- THE PROBLEM
Go through the lines below and count those that contain "name"; the number is all that should be returned.

- EXERCISE INPUTS
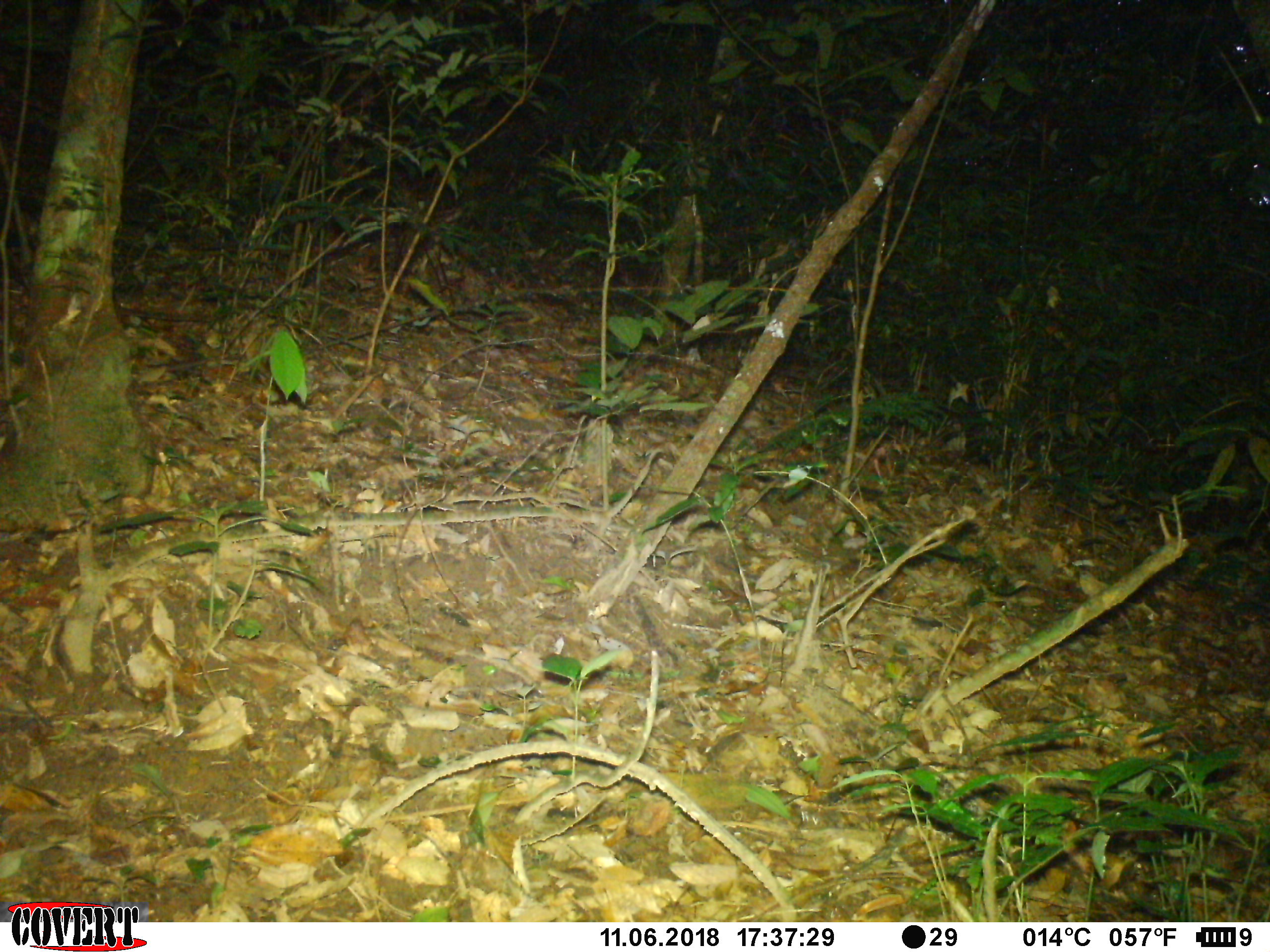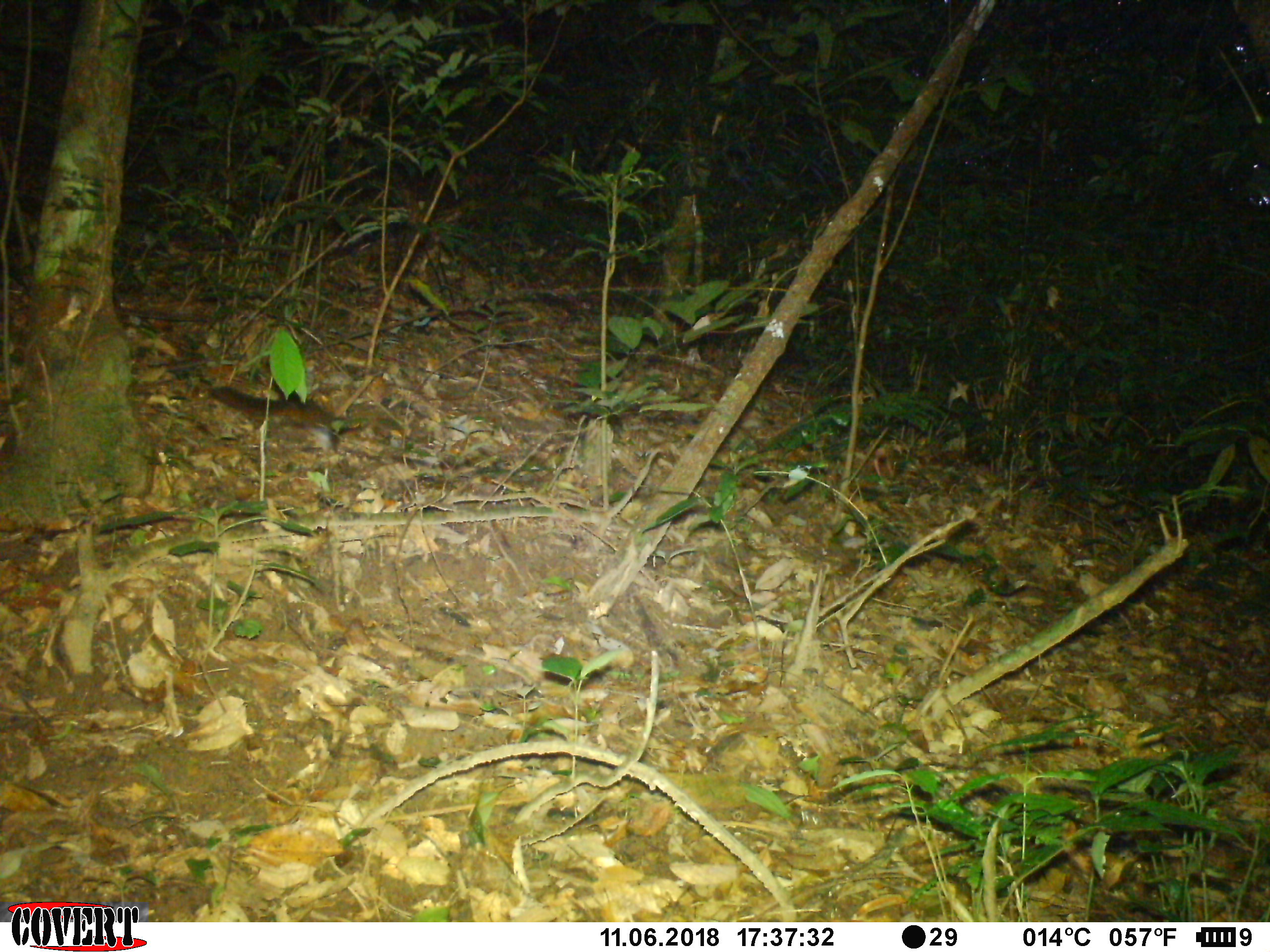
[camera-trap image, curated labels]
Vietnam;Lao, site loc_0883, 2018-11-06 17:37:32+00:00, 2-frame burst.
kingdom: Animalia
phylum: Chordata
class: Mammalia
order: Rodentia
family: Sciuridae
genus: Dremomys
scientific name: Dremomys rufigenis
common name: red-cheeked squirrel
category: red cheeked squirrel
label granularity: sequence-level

...

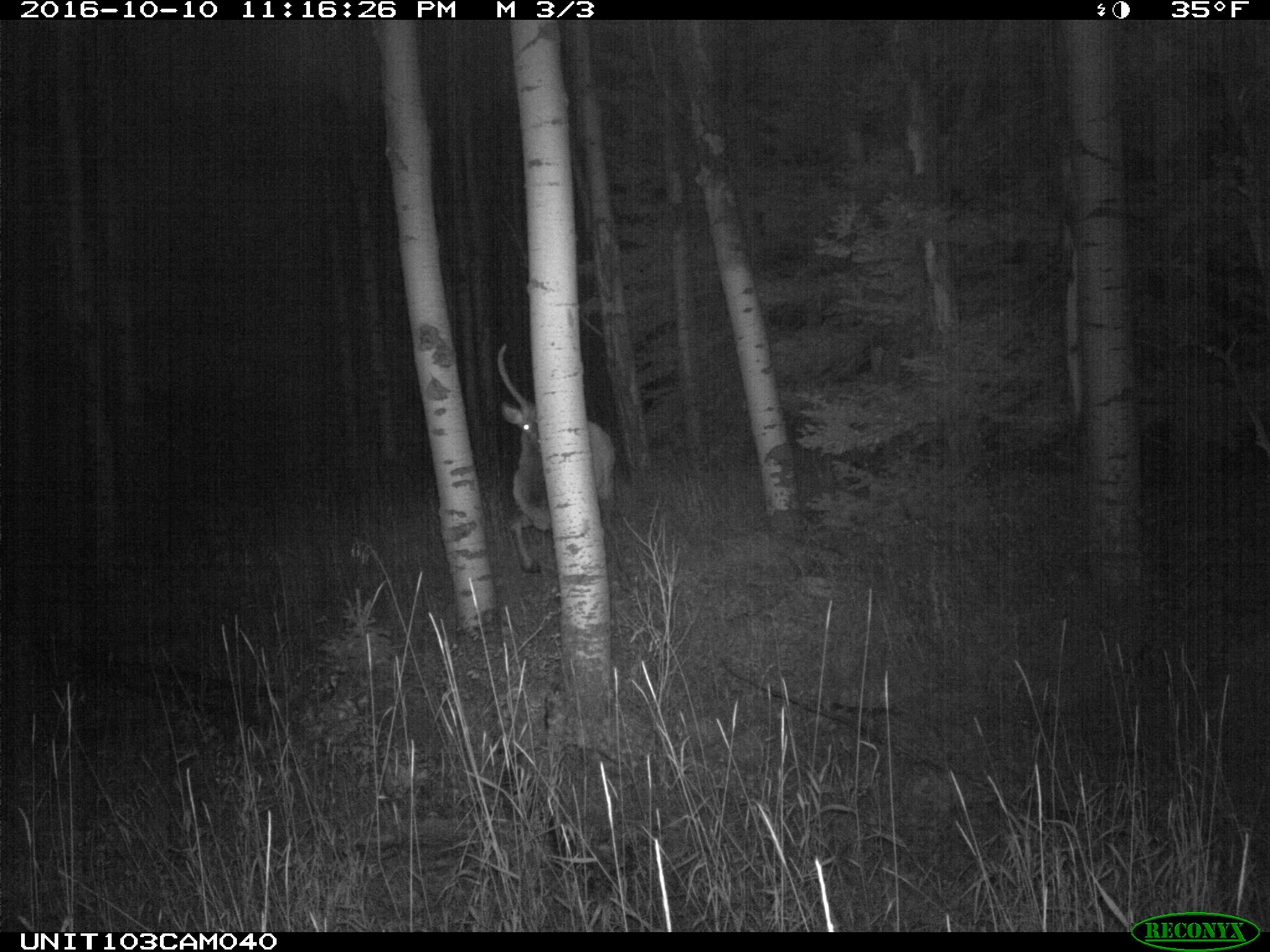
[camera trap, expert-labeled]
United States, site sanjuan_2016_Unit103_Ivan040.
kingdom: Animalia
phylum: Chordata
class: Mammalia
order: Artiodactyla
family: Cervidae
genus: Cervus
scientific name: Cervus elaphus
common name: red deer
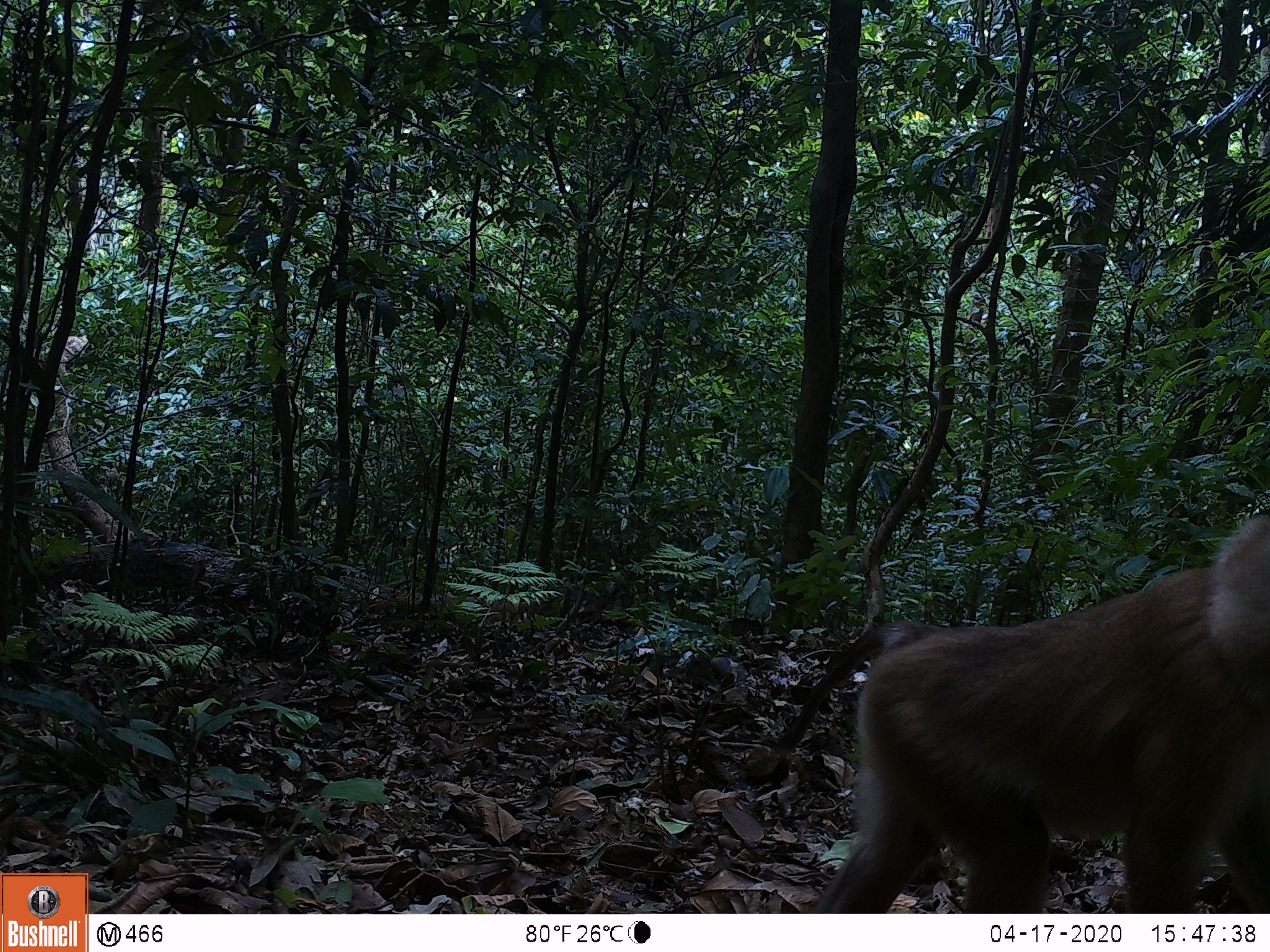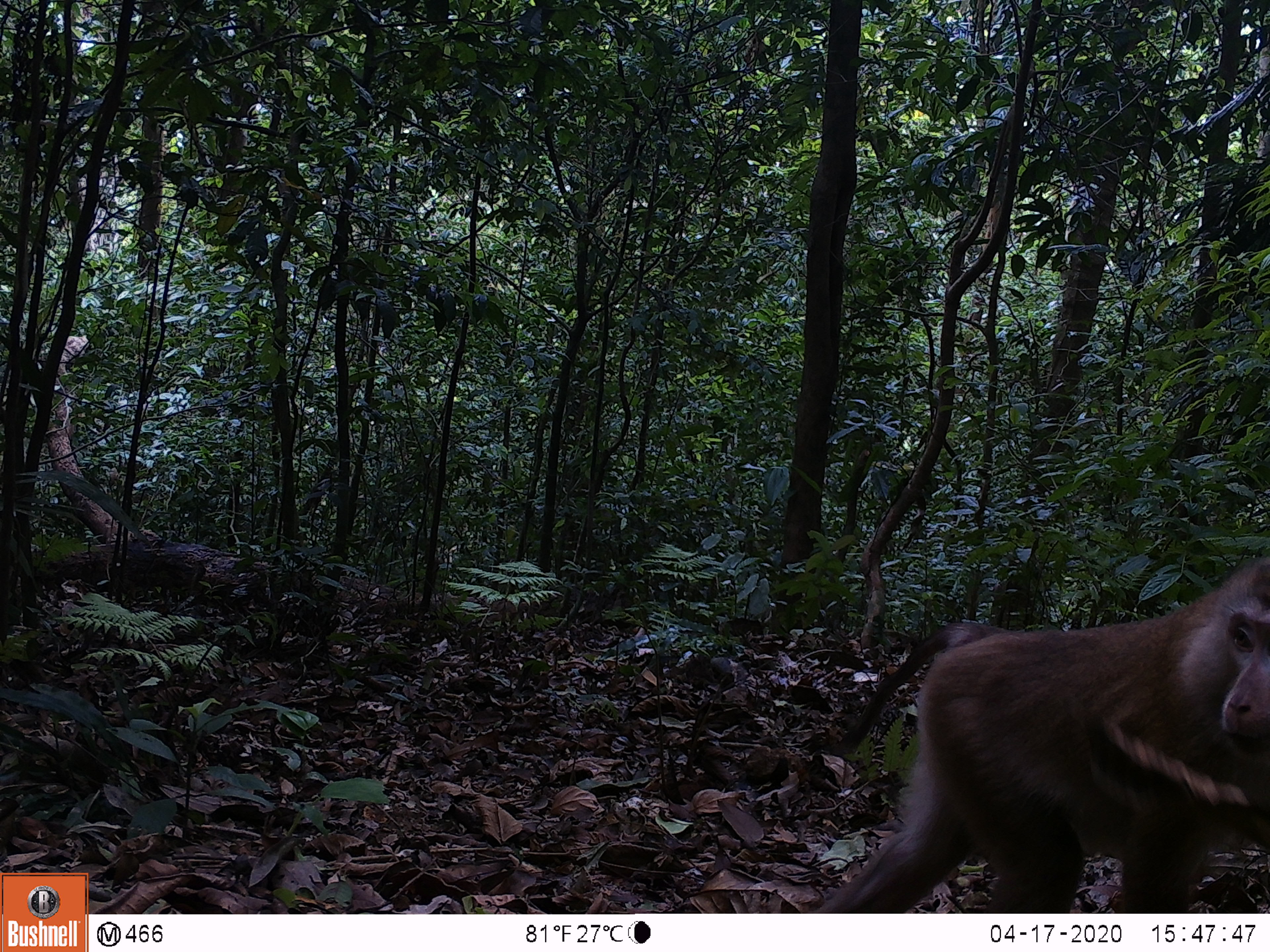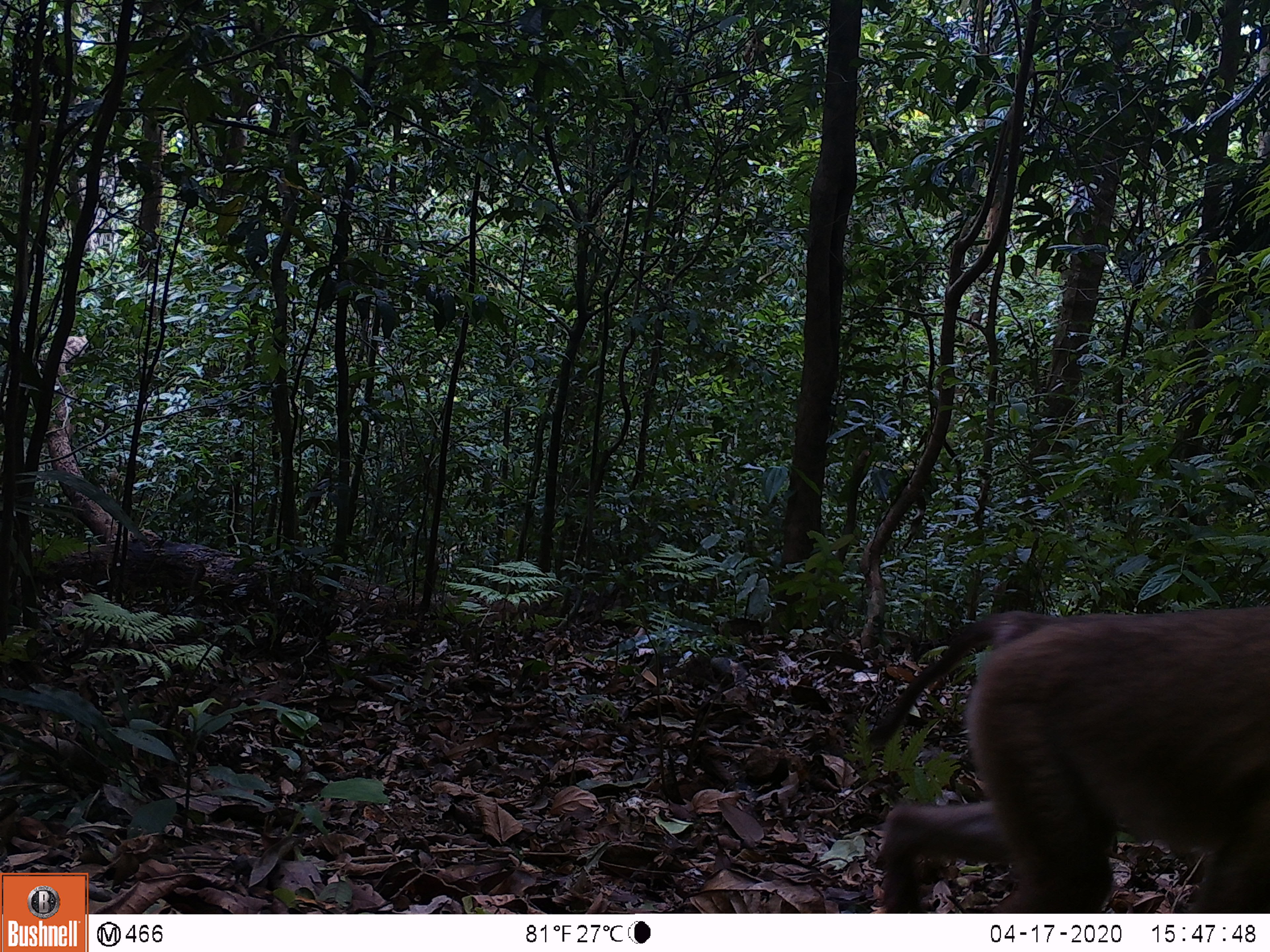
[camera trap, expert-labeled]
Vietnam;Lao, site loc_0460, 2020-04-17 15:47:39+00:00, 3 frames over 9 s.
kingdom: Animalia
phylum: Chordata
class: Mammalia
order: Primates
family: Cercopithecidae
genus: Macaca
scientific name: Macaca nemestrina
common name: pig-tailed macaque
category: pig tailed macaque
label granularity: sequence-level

- ANSWER TO THIS TASK
6